Oh – and regarding winning the contest, while you were clearly the popular choice, we have decided to award the prizes to other contestants that we feel truly exemplify the idea of beauty inside and out, and whom we will be proud to have representing our company.
Please feel free to contact me directly anytime. If you want to know the real scoop about our company before writing a story, I’ve got it (or if I don’t, I can put you in touch with the person that does!).
Best of luck,
Ms. Upton told the Daily Beast “…the message that a subservient, nearly naked woman has always earned a place in American Apparel’s advertising with no trouble, but that larger women need to vote each other down and compete against one another to even deserve a chance… I decided that instead of rolling my eyes and saying “ick” as I’d done in the past, I’d get off my “full-sized fanny” and craft a response. A new level of my mind had been offended by their actions, so a new level of reaction was required.”
While Ms.
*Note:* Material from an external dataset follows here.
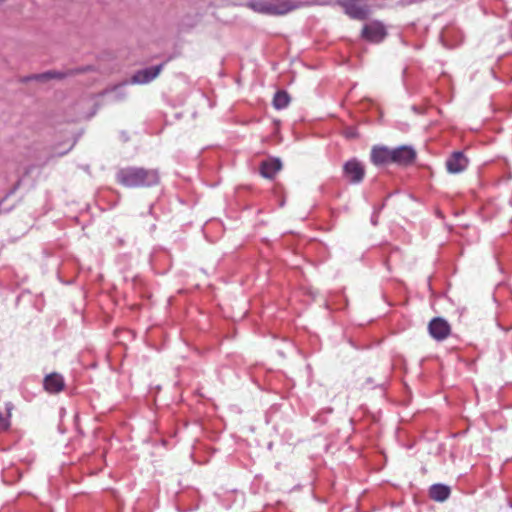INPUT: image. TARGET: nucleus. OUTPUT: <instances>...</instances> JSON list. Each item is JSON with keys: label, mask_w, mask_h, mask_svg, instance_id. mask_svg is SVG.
<instances>
[{"label": "nucleus", "mask_w": 512, "mask_h": 512, "mask_svg": "<svg viewBox=\"0 0 512 512\" xmlns=\"http://www.w3.org/2000/svg\"><path fill=\"white\" fill-rule=\"evenodd\" d=\"M165 63L159 64L155 67H150L137 71L131 78L132 84H146L159 76L163 70Z\"/></svg>", "instance_id": "0eeeda50"}, {"label": "nucleus", "mask_w": 512, "mask_h": 512, "mask_svg": "<svg viewBox=\"0 0 512 512\" xmlns=\"http://www.w3.org/2000/svg\"><path fill=\"white\" fill-rule=\"evenodd\" d=\"M371 160L375 165L393 163L392 149L376 146L371 151Z\"/></svg>", "instance_id": "9d476101"}, {"label": "nucleus", "mask_w": 512, "mask_h": 512, "mask_svg": "<svg viewBox=\"0 0 512 512\" xmlns=\"http://www.w3.org/2000/svg\"><path fill=\"white\" fill-rule=\"evenodd\" d=\"M289 102L290 96L285 91H278L273 98V106L278 110L286 108Z\"/></svg>", "instance_id": "2eb2a0df"}, {"label": "nucleus", "mask_w": 512, "mask_h": 512, "mask_svg": "<svg viewBox=\"0 0 512 512\" xmlns=\"http://www.w3.org/2000/svg\"><path fill=\"white\" fill-rule=\"evenodd\" d=\"M361 36L368 42L380 43L387 36L386 27L381 21L374 20L363 26Z\"/></svg>", "instance_id": "20e7f679"}, {"label": "nucleus", "mask_w": 512, "mask_h": 512, "mask_svg": "<svg viewBox=\"0 0 512 512\" xmlns=\"http://www.w3.org/2000/svg\"><path fill=\"white\" fill-rule=\"evenodd\" d=\"M339 4L344 12L355 20H365L370 14V8L364 0H339Z\"/></svg>", "instance_id": "7ed1b4c3"}, {"label": "nucleus", "mask_w": 512, "mask_h": 512, "mask_svg": "<svg viewBox=\"0 0 512 512\" xmlns=\"http://www.w3.org/2000/svg\"><path fill=\"white\" fill-rule=\"evenodd\" d=\"M64 379L58 373H51L44 379V388L48 393H59L64 389Z\"/></svg>", "instance_id": "9b49d317"}, {"label": "nucleus", "mask_w": 512, "mask_h": 512, "mask_svg": "<svg viewBox=\"0 0 512 512\" xmlns=\"http://www.w3.org/2000/svg\"><path fill=\"white\" fill-rule=\"evenodd\" d=\"M393 163L399 165L412 164L416 158V151L410 146H400L392 149Z\"/></svg>", "instance_id": "1a4fd4ad"}, {"label": "nucleus", "mask_w": 512, "mask_h": 512, "mask_svg": "<svg viewBox=\"0 0 512 512\" xmlns=\"http://www.w3.org/2000/svg\"><path fill=\"white\" fill-rule=\"evenodd\" d=\"M343 175L350 183H360L365 176L364 166L358 160L351 159L344 164Z\"/></svg>", "instance_id": "39448f33"}, {"label": "nucleus", "mask_w": 512, "mask_h": 512, "mask_svg": "<svg viewBox=\"0 0 512 512\" xmlns=\"http://www.w3.org/2000/svg\"><path fill=\"white\" fill-rule=\"evenodd\" d=\"M89 70H91V67L87 66V67L81 68V69L69 70L68 72H65V73H63V72H46V73L36 76V78L40 79V80H47V79H52V78L62 79L67 76L84 73Z\"/></svg>", "instance_id": "4468645a"}, {"label": "nucleus", "mask_w": 512, "mask_h": 512, "mask_svg": "<svg viewBox=\"0 0 512 512\" xmlns=\"http://www.w3.org/2000/svg\"><path fill=\"white\" fill-rule=\"evenodd\" d=\"M428 331L432 338L442 341L450 335L451 327L445 319L436 317L429 322Z\"/></svg>", "instance_id": "423d86ee"}, {"label": "nucleus", "mask_w": 512, "mask_h": 512, "mask_svg": "<svg viewBox=\"0 0 512 512\" xmlns=\"http://www.w3.org/2000/svg\"><path fill=\"white\" fill-rule=\"evenodd\" d=\"M252 10L268 15H284L299 5L291 0H258L248 4Z\"/></svg>", "instance_id": "f03ea898"}, {"label": "nucleus", "mask_w": 512, "mask_h": 512, "mask_svg": "<svg viewBox=\"0 0 512 512\" xmlns=\"http://www.w3.org/2000/svg\"><path fill=\"white\" fill-rule=\"evenodd\" d=\"M467 157L460 151L453 152L446 160V169L451 174L463 172L468 166Z\"/></svg>", "instance_id": "6e6552de"}, {"label": "nucleus", "mask_w": 512, "mask_h": 512, "mask_svg": "<svg viewBox=\"0 0 512 512\" xmlns=\"http://www.w3.org/2000/svg\"><path fill=\"white\" fill-rule=\"evenodd\" d=\"M282 164L278 159H269L263 161L260 166V173L267 179H273L275 175L281 170Z\"/></svg>", "instance_id": "f8f14e48"}, {"label": "nucleus", "mask_w": 512, "mask_h": 512, "mask_svg": "<svg viewBox=\"0 0 512 512\" xmlns=\"http://www.w3.org/2000/svg\"><path fill=\"white\" fill-rule=\"evenodd\" d=\"M450 488L443 484H434L429 489V496L431 499L443 502L450 496Z\"/></svg>", "instance_id": "ddd939ff"}, {"label": "nucleus", "mask_w": 512, "mask_h": 512, "mask_svg": "<svg viewBox=\"0 0 512 512\" xmlns=\"http://www.w3.org/2000/svg\"><path fill=\"white\" fill-rule=\"evenodd\" d=\"M117 181L129 188L151 187L159 183L158 172L154 169L128 167L119 170Z\"/></svg>", "instance_id": "f257e3e1"}, {"label": "nucleus", "mask_w": 512, "mask_h": 512, "mask_svg": "<svg viewBox=\"0 0 512 512\" xmlns=\"http://www.w3.org/2000/svg\"><path fill=\"white\" fill-rule=\"evenodd\" d=\"M13 406L11 403L6 404V413L0 412V431H6L10 427V417Z\"/></svg>", "instance_id": "dca6fc26"}, {"label": "nucleus", "mask_w": 512, "mask_h": 512, "mask_svg": "<svg viewBox=\"0 0 512 512\" xmlns=\"http://www.w3.org/2000/svg\"><path fill=\"white\" fill-rule=\"evenodd\" d=\"M6 0H0V6L5 2Z\"/></svg>", "instance_id": "f3484780"}]
</instances>
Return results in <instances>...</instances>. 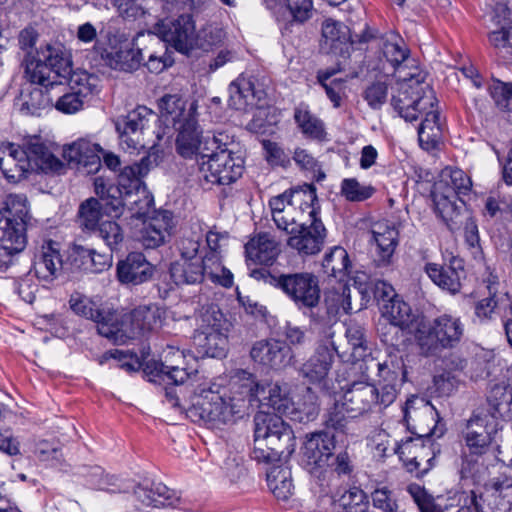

Upton admits to her photos having a sarcastic tone, they do display a similar tone to American Apparel’s typical advertisements that objectify women (see photos both above and below). Contest aside, it feels confusing to me that American Apparel would be so offended by photos so characteristic of their own creativity.
This conflict has received a good deal of press and since then, American Apparel has invited Ms. Upton to it’s Los Angeles factory to meet with the creative directors who designed the contest.